§ Actions to take
(1) Retype the part of the palm oil passage from "Already a cause" up to and including "the body adds.".
(2) Continue the passage about palm oil and health from where it stops.

[Opening Text provided section]

Palm oil, a common cooking ingredient in the tropical belt of Africa, Southeast Asia and parts of Brazil, has lately come under fire.
Already a cause for concern among environmental activist groups as it is linked with issues such as deforestation, habitat degradation, climate change, animal cruelty and indigenous rights abuses in the countries where it is produced, palm oil is now said to be a threat to human health.
“Palm oil is a disaster in every respect – not only for the rainforest and its inhabitants, but also for our health,” says Reinhard Behrend of Rainforest Rescue.
According to scientists at the European Food Safety Authority (EFSA), refined palm oil and products manufactured with it contain very high amounts of fatty acid esters that cause cancer and damage DNA, the liver, kidneys and testes. The contaminants are byproducts of the industrial processing of palm oil, the body adds.
Behrend adds: “Toddlers and children that consume large quantities of processed foods are especially vulnerable: around half of all food products found in our supermarkets are made with palm oil – and the toxins it contains. For young children, a slice of bread with chocolate-hazelnut spread for breakfast is enough to expose them to critical amounts of the contaminants. The risk is particularly high for infants due to the palm oil used in industrial baby foods.”

[Closing Text provided section]
[Opening Entries supplied section]

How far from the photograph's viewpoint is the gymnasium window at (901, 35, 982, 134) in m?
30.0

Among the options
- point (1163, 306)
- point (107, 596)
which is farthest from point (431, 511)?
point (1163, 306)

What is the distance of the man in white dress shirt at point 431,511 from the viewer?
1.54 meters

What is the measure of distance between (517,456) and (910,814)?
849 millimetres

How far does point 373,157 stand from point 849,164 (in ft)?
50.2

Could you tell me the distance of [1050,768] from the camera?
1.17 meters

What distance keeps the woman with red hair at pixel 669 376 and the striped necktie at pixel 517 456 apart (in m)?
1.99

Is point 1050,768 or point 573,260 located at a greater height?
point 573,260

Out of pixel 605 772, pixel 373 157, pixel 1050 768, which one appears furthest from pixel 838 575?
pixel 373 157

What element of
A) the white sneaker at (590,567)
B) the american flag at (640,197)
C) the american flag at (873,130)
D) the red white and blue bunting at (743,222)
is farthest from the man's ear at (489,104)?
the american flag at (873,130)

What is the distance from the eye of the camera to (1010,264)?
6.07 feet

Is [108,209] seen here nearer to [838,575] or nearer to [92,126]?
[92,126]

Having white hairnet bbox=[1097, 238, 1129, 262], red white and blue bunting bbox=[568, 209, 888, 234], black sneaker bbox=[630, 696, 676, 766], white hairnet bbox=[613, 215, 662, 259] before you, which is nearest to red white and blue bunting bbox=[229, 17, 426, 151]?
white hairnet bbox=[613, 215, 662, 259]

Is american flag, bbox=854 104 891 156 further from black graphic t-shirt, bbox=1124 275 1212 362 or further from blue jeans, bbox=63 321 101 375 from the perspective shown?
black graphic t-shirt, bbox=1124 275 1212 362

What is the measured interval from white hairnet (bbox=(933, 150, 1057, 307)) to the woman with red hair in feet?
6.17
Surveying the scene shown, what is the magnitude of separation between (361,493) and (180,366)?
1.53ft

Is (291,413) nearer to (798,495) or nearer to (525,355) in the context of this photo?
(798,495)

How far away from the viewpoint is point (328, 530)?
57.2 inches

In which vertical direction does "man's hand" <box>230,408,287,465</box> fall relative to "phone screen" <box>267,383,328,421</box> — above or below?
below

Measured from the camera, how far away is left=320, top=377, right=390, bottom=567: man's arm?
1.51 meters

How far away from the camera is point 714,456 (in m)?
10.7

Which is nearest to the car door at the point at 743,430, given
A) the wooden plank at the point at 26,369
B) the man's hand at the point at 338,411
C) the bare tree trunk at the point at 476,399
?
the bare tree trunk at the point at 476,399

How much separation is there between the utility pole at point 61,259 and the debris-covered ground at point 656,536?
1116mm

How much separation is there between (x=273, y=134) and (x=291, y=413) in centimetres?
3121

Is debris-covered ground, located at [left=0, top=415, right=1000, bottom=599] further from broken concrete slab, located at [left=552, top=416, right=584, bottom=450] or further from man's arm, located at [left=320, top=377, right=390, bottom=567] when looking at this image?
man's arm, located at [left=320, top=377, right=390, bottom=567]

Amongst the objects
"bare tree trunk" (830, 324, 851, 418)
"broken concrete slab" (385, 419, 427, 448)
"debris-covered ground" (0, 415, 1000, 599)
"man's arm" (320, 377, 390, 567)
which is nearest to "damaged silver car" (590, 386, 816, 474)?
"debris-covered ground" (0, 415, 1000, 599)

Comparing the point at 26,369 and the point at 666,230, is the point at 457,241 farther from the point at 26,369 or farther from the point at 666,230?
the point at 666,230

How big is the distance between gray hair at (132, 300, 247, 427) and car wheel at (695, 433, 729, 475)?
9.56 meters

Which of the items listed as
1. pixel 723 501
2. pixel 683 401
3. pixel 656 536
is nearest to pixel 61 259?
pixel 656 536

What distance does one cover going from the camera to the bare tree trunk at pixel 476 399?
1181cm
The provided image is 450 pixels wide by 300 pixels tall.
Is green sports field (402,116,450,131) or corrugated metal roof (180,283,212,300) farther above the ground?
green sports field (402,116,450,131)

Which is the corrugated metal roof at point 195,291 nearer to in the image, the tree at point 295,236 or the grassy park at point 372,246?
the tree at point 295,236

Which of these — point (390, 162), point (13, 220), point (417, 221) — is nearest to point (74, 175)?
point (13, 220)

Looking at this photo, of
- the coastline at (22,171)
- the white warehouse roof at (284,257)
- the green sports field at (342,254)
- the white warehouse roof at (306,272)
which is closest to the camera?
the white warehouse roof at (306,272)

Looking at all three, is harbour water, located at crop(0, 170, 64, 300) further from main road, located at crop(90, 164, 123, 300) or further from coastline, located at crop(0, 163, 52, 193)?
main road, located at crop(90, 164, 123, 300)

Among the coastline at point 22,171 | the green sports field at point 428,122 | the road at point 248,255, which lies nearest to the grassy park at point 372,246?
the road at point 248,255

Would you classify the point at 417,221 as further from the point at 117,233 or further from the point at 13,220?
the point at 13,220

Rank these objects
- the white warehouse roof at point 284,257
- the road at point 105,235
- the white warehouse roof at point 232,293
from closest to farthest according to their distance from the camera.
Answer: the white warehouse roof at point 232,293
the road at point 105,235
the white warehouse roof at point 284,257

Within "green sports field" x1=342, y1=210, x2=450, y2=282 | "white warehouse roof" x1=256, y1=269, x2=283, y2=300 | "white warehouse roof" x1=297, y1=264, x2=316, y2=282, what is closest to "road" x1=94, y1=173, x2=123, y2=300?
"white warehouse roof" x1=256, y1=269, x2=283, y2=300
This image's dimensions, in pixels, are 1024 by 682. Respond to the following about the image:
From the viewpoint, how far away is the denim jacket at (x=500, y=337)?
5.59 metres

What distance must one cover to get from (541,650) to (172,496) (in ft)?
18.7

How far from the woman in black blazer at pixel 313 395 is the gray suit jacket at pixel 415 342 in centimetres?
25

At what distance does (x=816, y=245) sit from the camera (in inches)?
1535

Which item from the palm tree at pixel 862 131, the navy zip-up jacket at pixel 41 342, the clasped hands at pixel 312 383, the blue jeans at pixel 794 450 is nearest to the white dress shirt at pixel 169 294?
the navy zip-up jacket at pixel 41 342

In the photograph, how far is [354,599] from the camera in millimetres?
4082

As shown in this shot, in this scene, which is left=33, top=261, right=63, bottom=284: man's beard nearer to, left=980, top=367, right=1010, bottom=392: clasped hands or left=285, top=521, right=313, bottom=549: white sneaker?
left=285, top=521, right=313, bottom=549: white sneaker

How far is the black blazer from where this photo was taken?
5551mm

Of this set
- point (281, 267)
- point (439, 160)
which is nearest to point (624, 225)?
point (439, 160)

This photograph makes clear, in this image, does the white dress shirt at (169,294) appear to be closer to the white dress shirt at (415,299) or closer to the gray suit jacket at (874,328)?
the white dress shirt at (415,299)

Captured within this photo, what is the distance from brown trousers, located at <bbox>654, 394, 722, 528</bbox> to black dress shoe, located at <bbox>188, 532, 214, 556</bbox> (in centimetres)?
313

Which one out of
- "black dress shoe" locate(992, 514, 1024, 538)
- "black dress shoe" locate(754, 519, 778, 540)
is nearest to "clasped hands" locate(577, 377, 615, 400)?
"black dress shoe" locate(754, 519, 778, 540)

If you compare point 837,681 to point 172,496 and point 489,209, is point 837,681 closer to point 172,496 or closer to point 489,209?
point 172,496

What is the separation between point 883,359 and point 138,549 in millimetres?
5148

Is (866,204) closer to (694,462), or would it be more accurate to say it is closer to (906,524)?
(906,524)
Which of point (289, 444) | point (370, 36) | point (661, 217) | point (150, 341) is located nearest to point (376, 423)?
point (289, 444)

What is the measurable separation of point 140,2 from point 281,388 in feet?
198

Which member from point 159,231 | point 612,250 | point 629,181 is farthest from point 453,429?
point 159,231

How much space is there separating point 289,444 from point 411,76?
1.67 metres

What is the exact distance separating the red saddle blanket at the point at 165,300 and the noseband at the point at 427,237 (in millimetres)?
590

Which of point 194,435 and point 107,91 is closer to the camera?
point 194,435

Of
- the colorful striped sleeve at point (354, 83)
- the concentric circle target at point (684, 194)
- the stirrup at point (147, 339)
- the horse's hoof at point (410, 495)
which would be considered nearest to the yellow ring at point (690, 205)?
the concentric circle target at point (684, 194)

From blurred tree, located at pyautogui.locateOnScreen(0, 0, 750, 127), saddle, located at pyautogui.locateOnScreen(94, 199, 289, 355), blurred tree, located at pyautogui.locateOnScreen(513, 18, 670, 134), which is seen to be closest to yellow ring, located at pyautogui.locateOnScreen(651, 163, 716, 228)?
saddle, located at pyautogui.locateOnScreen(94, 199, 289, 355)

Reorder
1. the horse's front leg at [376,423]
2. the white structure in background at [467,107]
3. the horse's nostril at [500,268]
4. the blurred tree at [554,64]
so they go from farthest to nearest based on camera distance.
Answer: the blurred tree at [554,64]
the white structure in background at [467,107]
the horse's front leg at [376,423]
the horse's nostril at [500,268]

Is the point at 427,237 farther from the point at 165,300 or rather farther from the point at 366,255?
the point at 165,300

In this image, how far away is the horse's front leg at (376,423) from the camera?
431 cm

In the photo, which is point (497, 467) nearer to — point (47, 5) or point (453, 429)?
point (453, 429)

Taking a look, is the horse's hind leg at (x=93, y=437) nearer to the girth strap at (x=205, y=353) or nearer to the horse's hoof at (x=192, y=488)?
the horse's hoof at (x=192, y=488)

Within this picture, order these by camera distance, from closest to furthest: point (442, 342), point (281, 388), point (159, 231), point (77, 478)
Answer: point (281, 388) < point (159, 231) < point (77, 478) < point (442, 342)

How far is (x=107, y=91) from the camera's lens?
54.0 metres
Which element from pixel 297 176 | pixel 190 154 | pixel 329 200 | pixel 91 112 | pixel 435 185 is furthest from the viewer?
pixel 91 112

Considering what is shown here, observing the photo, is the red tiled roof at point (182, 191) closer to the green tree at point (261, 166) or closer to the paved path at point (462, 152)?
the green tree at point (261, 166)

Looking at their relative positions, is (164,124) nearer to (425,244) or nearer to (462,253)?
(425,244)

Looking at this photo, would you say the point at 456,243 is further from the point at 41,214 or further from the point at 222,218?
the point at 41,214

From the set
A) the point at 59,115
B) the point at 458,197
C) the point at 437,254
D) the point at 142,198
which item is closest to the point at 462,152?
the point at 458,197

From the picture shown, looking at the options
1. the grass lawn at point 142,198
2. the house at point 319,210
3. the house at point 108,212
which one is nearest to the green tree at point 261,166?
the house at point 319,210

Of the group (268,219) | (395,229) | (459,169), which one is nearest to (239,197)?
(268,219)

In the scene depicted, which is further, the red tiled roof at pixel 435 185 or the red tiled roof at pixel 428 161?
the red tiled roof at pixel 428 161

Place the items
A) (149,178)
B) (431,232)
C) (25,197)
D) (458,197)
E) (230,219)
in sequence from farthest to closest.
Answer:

[Closing Entries supplied section]

§ Task results
(1)
Already a cause for concern among environmental activist groups as it is linked with issues such as deforestation, habitat degradation, climate change, animal cruelty and indigenous rights abuses in the countries where it is produced, palm oil is now said to be a threat to human health.
“Palm oil is a disaster in every respect – not only for the rainforest and its inhabitants, but also for our health,” says Reinhard Behrend of Rainforest Rescue.
According to scientists at the European Food Safety Authority (EFSA), refined palm oil and products manufactured with it contain very high amounts of fatty acid esters that cause cancer and damage DNA, the liver, kidneys and testes. The contaminants are byproducts of the industrial processing of palm oil, the body adds.

(2)
According to him, non-tropical vegetable oils such as sunflower, rapeseed and olive are viable alternatives. He called on policymakers to not only warn the citizenry about palm oil, but to actively protect them from its dangers.
Palm oil is a type of edible vegetable oil that is derived from the palm fruit, grown on the African oil palm tree. Oil palms are originally from Western Africa, but can flourish wherever heat and rainfall are abundant.
Today, palm oil is grown throughout Africa, Asia, North America, and South America, with 85% of all palm oil globally produced and exported from Indonesia and Malaysia. Observers however say that the production, most of the time, does not utilise sustainable measures.
Activists are bothered by the extent to which land and forests are cleared for the development of the oil palm plantations. According to the World Wildlife Fund (WWF), an area the equivalent size of 300 football fields of rainforest is cleared each hour to make way for palm oil production. This large-scale deforestation, according to the WWF, is pushing many species to extinction; with findings showing that, if nothing changes, species like the orangutan could become extinct in the wild within the next five to 10 years, and Sumatran tigers less than three years.